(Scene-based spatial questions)
▬▬▬▬▬▬▬▬▬▬

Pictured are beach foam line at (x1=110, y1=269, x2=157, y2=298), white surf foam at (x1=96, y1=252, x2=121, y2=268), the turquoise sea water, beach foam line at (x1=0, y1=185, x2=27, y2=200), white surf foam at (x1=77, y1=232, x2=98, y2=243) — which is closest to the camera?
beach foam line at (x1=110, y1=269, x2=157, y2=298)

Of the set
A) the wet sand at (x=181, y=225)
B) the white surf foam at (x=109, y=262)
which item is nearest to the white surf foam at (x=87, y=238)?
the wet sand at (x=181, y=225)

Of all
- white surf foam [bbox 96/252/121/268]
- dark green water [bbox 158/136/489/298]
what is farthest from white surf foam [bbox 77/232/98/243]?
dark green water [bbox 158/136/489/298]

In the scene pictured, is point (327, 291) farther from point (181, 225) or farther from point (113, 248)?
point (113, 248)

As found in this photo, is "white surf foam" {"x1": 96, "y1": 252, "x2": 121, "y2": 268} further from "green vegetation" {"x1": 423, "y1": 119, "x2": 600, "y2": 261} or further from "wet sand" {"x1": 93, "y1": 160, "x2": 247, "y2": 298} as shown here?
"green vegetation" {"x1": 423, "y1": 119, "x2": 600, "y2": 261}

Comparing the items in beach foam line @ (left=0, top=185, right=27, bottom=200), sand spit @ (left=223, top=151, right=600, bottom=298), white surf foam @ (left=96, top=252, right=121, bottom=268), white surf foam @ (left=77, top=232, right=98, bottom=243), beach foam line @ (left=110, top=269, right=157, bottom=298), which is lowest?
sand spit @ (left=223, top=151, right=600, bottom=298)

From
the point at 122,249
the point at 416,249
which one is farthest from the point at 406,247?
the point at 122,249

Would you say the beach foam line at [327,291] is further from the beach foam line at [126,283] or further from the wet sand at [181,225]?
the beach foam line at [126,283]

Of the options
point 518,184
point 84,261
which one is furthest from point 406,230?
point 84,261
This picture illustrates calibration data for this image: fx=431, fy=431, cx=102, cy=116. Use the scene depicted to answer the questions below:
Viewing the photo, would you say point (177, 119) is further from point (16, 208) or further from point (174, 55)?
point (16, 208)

▬▬▬▬▬▬▬▬▬▬

▶ SET TASK
Transcribe the data. Leave every line exactly as it is.

▶ EXERCISE ANSWER
Pictured are beach foam line at (x1=110, y1=269, x2=157, y2=298), white surf foam at (x1=96, y1=252, x2=121, y2=268), the turquoise sea water, beach foam line at (x1=0, y1=185, x2=27, y2=200), white surf foam at (x1=77, y1=232, x2=98, y2=243) — which is closest to the camera?
beach foam line at (x1=110, y1=269, x2=157, y2=298)

Of the set
A) the wet sand at (x=181, y=225)
B) the white surf foam at (x=109, y=262)
which item is nearest to the white surf foam at (x=87, y=238)?
the wet sand at (x=181, y=225)

Of all
- white surf foam [bbox 96/252/121/268]
- dark green water [bbox 158/136/489/298]
what is farthest from white surf foam [bbox 77/232/98/243]?
dark green water [bbox 158/136/489/298]

In the scene pictured, is point (327, 291) farther from point (181, 225) or farther from point (113, 248)?
point (113, 248)

As found in this photo, is "white surf foam" {"x1": 96, "y1": 252, "x2": 121, "y2": 268} further from "green vegetation" {"x1": 423, "y1": 119, "x2": 600, "y2": 261} or further from "wet sand" {"x1": 93, "y1": 160, "x2": 247, "y2": 298} as shown here?
"green vegetation" {"x1": 423, "y1": 119, "x2": 600, "y2": 261}

Comparing the items in beach foam line @ (left=0, top=185, right=27, bottom=200), sand spit @ (left=223, top=151, right=600, bottom=298), white surf foam @ (left=96, top=252, right=121, bottom=268), white surf foam @ (left=77, top=232, right=98, bottom=243), beach foam line @ (left=110, top=269, right=157, bottom=298), which is lowest?
sand spit @ (left=223, top=151, right=600, bottom=298)

From
the point at 122,249
the point at 416,249
which one is farthest from the point at 406,247?
the point at 122,249

Would you say the beach foam line at [327,291] is further from the beach foam line at [126,283] or further from the wet sand at [181,225]?
the beach foam line at [126,283]

Of the options
point 518,184
point 84,261
which one is furthest from point 406,230?
point 84,261
This picture illustrates calibration data for this image: fx=431, fy=431, cx=102, cy=116. Use the scene depicted to answer the questions below:
Viewing the photo, would you say point (177, 119) is further from point (16, 208) or further from point (174, 55)?
point (16, 208)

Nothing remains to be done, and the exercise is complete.